> EXTRACT PROVIDED
+===+
I have ported D. J. Bernstein's C primegen library
(http://cr.yp.to/primegen.html) to Go.
Primegen calculates prime numbers in order and uses the Sieve of Atkin
instead of the traditional Sieve of Eratosthenes.
The Go source is at https://github.com/jbarham/primegen.go and can be
installed via goinstall (i.e., "goinstall
github.com/jbarham/primegen.go").
It's a fairly straightforward port so preserves Bernstein's
characteristic terse style, but I do make use of multiple goroutines
when $GOMAXPROCS is set so it's competitive w/ the original C
implementation and is thus very fast: on my 2.4 GHz Intel Core i5,
primegen.go generates the first 50,847,534 primes up to 1,000,000,000
in ~0.7 seconds.
John Barham
> Modern x86 CPUs don't work like that.
> In general, optimally scheduled assembly code which uses more registers has higher performance than optimally scheduled assembly code which uses smaller number of registers. Assuming both assembly codes correspond to the same source code.
> Register renaming: since Intel Pentium Pro and AMD K5.
> Suggestion for reading: http://www.agner.org/optimize/microarchitecture.pdf
> An excerpt from the above PDF document (Section 10 about Haswell and Broadwell pipeline): "... the register file has 168 integer registers and 168 vector registers ..."
+===+
> Entries from a collection
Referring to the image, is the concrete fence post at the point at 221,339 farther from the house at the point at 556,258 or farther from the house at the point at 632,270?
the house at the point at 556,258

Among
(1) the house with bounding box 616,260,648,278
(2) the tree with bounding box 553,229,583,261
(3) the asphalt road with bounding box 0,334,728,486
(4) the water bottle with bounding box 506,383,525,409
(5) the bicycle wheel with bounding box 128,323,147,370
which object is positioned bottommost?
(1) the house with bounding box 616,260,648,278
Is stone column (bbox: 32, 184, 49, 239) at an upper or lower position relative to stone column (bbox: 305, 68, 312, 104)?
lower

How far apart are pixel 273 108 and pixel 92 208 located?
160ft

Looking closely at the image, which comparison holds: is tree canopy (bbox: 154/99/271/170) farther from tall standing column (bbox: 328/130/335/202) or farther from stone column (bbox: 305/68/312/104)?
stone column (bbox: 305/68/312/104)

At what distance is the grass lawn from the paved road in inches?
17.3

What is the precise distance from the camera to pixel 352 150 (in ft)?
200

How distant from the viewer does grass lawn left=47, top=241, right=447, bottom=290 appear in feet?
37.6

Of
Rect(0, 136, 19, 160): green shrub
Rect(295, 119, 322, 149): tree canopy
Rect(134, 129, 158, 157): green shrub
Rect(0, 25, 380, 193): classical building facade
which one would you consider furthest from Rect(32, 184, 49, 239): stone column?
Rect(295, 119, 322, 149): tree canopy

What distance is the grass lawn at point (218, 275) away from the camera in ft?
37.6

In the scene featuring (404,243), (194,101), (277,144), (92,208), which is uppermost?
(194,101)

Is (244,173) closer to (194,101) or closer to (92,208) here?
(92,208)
+===+
> PROBLEM SET
1 > Decide whether each statement agrees with the thread on porting primegen to Go, answering yes or no and quoting the deciding words of the thread: (a) Primegen relies on the Sieve of Eratosthenes to calculate primes; (b) the Go port uses multiple goroutines when $GOMAXPROCS is set; (c) the cited excerpt gives the Haswell and Broadwell register file 168 integer registers.
2 > Proceed with the thread on porting primegen to Go, starting after its final sentence.

> ANSWERS BELOW
1 >
(a) No: "uses the Sieve of Atkin instead of the traditional Sieve of Eratosthenes."
(b) Yes: "I do make use of multiple goroutines when $GOMAXPROCS is set."
(c) Yes: "the register file has 168 integer registers and 168 vector registers."

2 >
I am aware of all of the above and have already read Agner Fogg's publications. In addition modern CPU's do Out of Order Execution (OOE) so rearrange the instructions to best reduce instruction latencies and increase throughput given that there are parallel execution pipelines and ahead-of-time execution, so the actual execution order is almost certainly not as per the assembly listing.
Yes, both assembly listings are from the same tight loop code, but the "C/C++" one has been converted from another assembly format to the golang assembly format.
Daniel Bernstein, the author of "primegen" wrote for the Pentium 3 in x86 (32-bit) code, as the Pentium Pro processor wasn't commonly available at that time and 64-bit code didn't exist. His hand optimized C code for the Sieve of Eratosthenes ("eratspeed.c" in the "doit()" function for the "while k < B loop") uses six registers for this inner culling loop being discussed, and takes about 3.5 CPU clock cycles per loop on a modern CPU (Haswell).
I don't see the point of the exercise other than it proves that not putting the result of an operation back into the same register reduces the latency slightly for your processor (whatever it is?); I suspect that if you used any other register such as the unused AX register rather then the R11 register, the results would be the same.
I don't see the point to the exercise as far as optimizing golang is concerned.
Your experiment just shows that Your compiler (GCC?)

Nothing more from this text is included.